Data breach notification requirements on loss of personal information have increasingly been enacted by nations around the globe as well as by US State governments (all but New Mexico, Alabama and South Dakota). These requirements vary by jurisdiction, but almost universally include a “safe harbor” clause if the data lost was in encrypted form. National laws include the UK Data Protection Act, EU Data Protection Directive 1995, EU ePrivacy Directive, South Korea’s Personal Information Protection Act, Australian Privacy Act and others.
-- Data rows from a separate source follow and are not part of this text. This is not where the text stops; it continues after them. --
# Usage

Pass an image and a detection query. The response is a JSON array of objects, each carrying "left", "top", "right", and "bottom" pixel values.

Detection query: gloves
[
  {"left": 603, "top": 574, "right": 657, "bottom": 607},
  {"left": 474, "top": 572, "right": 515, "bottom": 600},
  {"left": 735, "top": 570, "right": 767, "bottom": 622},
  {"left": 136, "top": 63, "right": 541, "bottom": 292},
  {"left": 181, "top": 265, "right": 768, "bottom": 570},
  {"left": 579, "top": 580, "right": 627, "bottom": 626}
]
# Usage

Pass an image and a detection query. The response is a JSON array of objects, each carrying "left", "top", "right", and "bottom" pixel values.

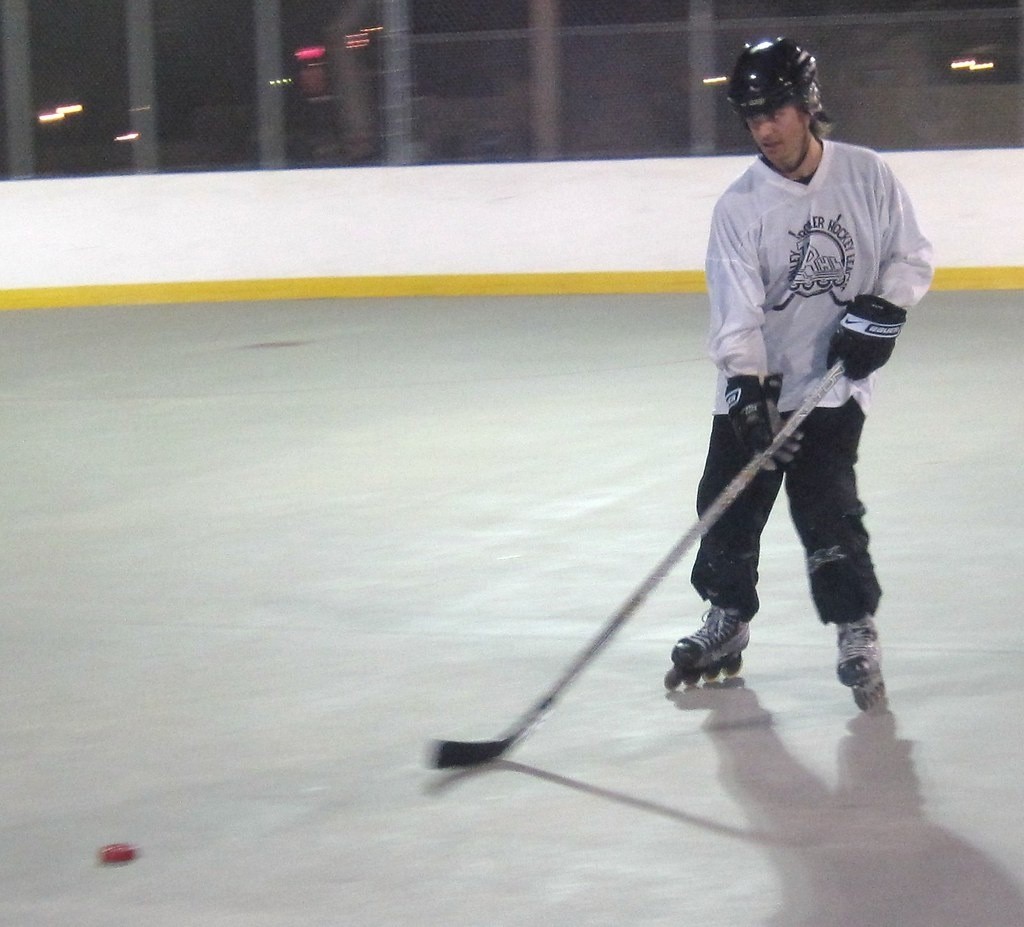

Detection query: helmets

A data-centric focus on preventing the loss of personal information requires:

  • Encryption of personal data wherever it resides
  • File systems databases, Web repositories, cloud environments, big data environments and virtualization implementations.
  • Policy-based access controls to assure that only authorized accounts and processes can see the data
  • Monitoring of authorized accounts accessing data, to ensure that these accounts have not been compromised

Facing the reality

The reality is the threat landscape is constantly changing and as a result, keeping corporate systems and the data they hold safe for the people who have the most urgent need for access has never been such a significant challenge. Highly publicized data theft forcefully confirm the need for better and more inclusive security solutions. Regulatory and compliance issues, alongside the requirement for companies to protect themselves from brand damage and revenue losses, drive the requirement to provide better protection. All in all, organizations remain vulnerable and need to do more to deal with the wide range of threats. Providing encryption and integrated key management for sensitive data assets ensures that only authorized users can get in. Coupled with a security intelligence layer which identifies new threats, highlights security deficiencies and monitors user interactions, organizations’ security practices can ultimately be helped instead of hindered.